▶ _Passage shown_
+++

Transcription factors are responsible for controlling all the genes in a cell and work together in large, multi-protein complexes to switch genes on and off. Ewing’s Sarcoma contains a transcription factor that is produced because of the t(11;22) chromosomal translocation that is specific to this disease. This transcription factor is called EWS-FLI1. EWS-FLI1 is thus a perfect target because it is only present in Ewing’s Sarcoma and not in normal cells. When EWS-FLI1 is removed from Ewing’s Sarcoma cells growing in Petri dishes, the cells will die. Though EWS-FLI1 is a perfect target because of this uniqueness, there are particular challenges to developing a treatment that can attack this perfect target.

EWS-FLI1 is a protein and, to reiterate, its purpose in cells is to be a transcription factor. Since transcription factors need to work together, one way to turn off an individual factor is to disrupt, or take apart, the group of proteins. In order to create a treatment to switch off EWS-FLI1, EWS-FLI1 needs to be disrupted from other transcription factors. Therefore, it was necessary to identify a critical partner that EWS-FLI1 required for its oncogenic function.²

Disrupting Transcription Factor EWS-FLI1 Leads to New Medicines

There are many technical reasons why scientists have been discouraged from directly creating therapies to disrupt transcription factors such as EWS-FLI1. These technical reasons include aspects of biochemistry that challenged synthesis and purification of EWS-FLI1. Proteins fold into three-dimensional shapes in order to work; however, some proteins like EWS-FLI1 are disordered and lack a stable three-dimensional structure. EWS-FLI1 is a combination of two proteins, half EWS and half FLI1. Investigators have identified some contributions of these two halves, while full-length EWS-FLI1 has been shown to switch on and off certain genes. However, the structural contributions and, specifically, key protein interactions are still incompletely understood.

+++

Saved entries
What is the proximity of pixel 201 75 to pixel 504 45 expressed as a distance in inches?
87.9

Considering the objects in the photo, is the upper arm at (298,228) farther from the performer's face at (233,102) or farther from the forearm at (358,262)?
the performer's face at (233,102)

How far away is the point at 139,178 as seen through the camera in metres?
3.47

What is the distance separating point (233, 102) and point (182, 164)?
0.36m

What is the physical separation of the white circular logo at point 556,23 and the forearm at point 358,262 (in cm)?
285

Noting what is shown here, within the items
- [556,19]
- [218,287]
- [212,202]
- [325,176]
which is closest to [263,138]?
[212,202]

+++

▶ _Exercise instructions_
Retype the EWS-FLI1 passage, starting with "There are many" and going on through "still incompletely understood.".

▶ _Solution for this problem_
There are many technical reasons why scientists have been discouraged from directly creating therapies to disrupt transcription factors such as EWS-FLI1. These technical reasons include aspects of biochemistry that challenged synthesis and purification of EWS-FLI1. Proteins fold into three-dimensional shapes in order to work; however, some proteins like EWS-FLI1 are disordered and lack a stable three-dimensional structure. EWS-FLI1 is a combination of two proteins, half EWS and half FLI1. Investigators have identified some contributions of these two halves, while full-length EWS-FLI1 has been shown to switch on and off certain genes. However, the structural contributions and, specifically, key protein interactions are still incompletely understood.